* **ASSIGNMENT**
Retype each entry below, keeping every character the same.

* **LISTED RECORDS**
────
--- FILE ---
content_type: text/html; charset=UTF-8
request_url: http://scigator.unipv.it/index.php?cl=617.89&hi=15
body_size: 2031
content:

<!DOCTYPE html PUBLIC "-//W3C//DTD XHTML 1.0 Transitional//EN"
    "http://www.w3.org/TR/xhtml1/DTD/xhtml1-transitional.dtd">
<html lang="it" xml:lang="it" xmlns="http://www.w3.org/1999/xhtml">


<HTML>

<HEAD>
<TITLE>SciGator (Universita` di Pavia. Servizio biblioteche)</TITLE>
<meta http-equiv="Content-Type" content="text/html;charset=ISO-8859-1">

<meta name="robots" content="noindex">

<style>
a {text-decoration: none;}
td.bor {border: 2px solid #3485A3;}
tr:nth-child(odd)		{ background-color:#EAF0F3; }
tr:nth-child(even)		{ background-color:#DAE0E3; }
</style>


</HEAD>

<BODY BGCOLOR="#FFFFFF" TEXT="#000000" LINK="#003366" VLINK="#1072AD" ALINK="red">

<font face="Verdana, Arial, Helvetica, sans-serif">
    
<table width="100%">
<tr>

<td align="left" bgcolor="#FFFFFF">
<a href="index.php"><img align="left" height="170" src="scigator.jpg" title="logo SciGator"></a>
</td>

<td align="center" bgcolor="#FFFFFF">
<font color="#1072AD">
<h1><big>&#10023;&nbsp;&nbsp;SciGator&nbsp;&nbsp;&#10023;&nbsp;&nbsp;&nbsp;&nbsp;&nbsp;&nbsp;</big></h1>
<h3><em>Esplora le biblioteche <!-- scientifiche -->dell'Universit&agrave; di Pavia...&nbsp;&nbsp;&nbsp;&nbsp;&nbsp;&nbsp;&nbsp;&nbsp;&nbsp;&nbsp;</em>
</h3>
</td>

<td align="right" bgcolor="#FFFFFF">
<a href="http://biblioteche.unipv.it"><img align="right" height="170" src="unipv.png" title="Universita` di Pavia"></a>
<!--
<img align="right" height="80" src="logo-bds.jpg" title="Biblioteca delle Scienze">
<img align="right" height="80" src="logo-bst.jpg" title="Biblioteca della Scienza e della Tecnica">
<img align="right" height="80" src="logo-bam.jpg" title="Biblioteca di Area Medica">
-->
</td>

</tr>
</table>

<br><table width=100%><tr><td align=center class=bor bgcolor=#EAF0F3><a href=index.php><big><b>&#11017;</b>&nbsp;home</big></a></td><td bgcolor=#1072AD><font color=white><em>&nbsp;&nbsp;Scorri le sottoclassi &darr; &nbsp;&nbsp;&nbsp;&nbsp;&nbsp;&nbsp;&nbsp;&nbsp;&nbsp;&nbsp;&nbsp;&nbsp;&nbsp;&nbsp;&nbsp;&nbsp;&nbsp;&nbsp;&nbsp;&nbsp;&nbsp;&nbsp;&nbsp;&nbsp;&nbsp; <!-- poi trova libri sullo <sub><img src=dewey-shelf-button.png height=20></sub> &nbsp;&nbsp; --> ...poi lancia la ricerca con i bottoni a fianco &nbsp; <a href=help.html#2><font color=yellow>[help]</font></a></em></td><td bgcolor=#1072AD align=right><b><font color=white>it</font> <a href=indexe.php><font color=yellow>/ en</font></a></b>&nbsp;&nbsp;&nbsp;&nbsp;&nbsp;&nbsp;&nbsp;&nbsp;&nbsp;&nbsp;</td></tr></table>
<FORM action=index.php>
────
* **RESULT FOR THIS TASK**
--- FILE ---
content_type: text/html; charset=UTF-8
request_url: http://scigator.unipv.it/index.php?cl=617.89&hi=15
body_size: 2031
content:

<!DOCTYPE html PUBLIC "-//W3C//DTD XHTML 1.0 Transitional//EN"
    "http://www.w3.org/TR/xhtml1/DTD/xhtml1-transitional.dtd">
<html lang="it" xml:lang="it" xmlns="http://www.w3.org/1999/xhtml">


<HTML>

<HEAD>
<TITLE>SciGator (Universita` di Pavia. Servizio biblioteche)</TITLE>
<meta http-equiv="Content-Type" content="text/html;charset=ISO-8859-1">

<meta name="robots" content="noindex">

<style>
a {text-decoration: none;}
td.bor {border: 2px solid #3485A3;}
tr:nth-child(odd)		{ background-color:#EAF0F3; }
tr:nth-child(even)		{ background-color:#DAE0E3; }
</style>


</HEAD>

<BODY BGCOLOR="#FFFFFF" TEXT="#000000" LINK="#003366" VLINK="#1072AD" ALINK="red">

<font face="Verdana, Arial, Helvetica, sans-serif">
    
<table width="100%">
<tr>

<td align="left" bgcolor="#FFFFFF">
<a href="index.php"><img align="left" height="170" src="scigator.jpg" title="logo SciGator"></a>
</td>

<td align="center" bgcolor="#FFFFFF">
<font color="#1072AD">
<h1><big>&#10023;&nbsp;&nbsp;SciGator&nbsp;&nbsp;&#10023;&nbsp;&nbsp;&nbsp;&nbsp;&nbsp;&nbsp;</big></h1>
<h3><em>Esplora le biblioteche <!-- scientifiche -->dell'Universit&agrave; di Pavia...&nbsp;&nbsp;&nbsp;&nbsp;&nbsp;&nbsp;&nbsp;&nbsp;&nbsp;&nbsp;</em>
</h3>
</td>

<td align="right" bgcolor="#FFFFFF">
<a href="http://biblioteche.unipv.it"><img align="right" height="170" src="unipv.png" title="Universita` di Pavia"></a>
<!--
<img align="right" height="80" src="logo-bds.jpg" title="Biblioteca delle Scienze">
<img align="right" height="80" src="logo-bst.jpg" title="Biblioteca della Scienza e della Tecnica">
<img align="right" height="80" src="logo-bam.jpg" title="Biblioteca di Area Medica">
-->
</td>

</tr>
</table>

<br><table width=100%><tr><td align=center class=bor bgcolor=#EAF0F3><a href=index.php><big><b>&#11017;</b>&nbsp;home</big></a></td><td bgcolor=#1072AD><font color=white><em>&nbsp;&nbsp;Scorri le sottoclassi &darr; &nbsp;&nbsp;&nbsp;&nbsp;&nbsp;&nbsp;&nbsp;&nbsp;&nbsp;&nbsp;&nbsp;&nbsp;&nbsp;&nbsp;&nbsp;&nbsp;&nbsp;&nbsp;&nbsp;&nbsp;&nbsp;&nbsp;&nbsp;&nbsp;&nbsp; <!-- poi trova libri sullo <sub><img src=dewey-shelf-button.png height=20></sub> &nbsp;&nbsp; --> ...poi lancia la ricerca con i bottoni a fianco &nbsp; <a href=help.html#2><font color=yellow>[help]</font></a></em></td><td bgcolor=#1072AD align=right><b><font color=white>it</font> <a href=indexe.php><font color=yellow>/ en</font></a></b>&nbsp;&nbsp;&nbsp;&nbsp;&nbsp;&nbsp;&nbsp;&nbsp;&nbsp;&nbsp;</td></tr></table>
<FORM action=index.php>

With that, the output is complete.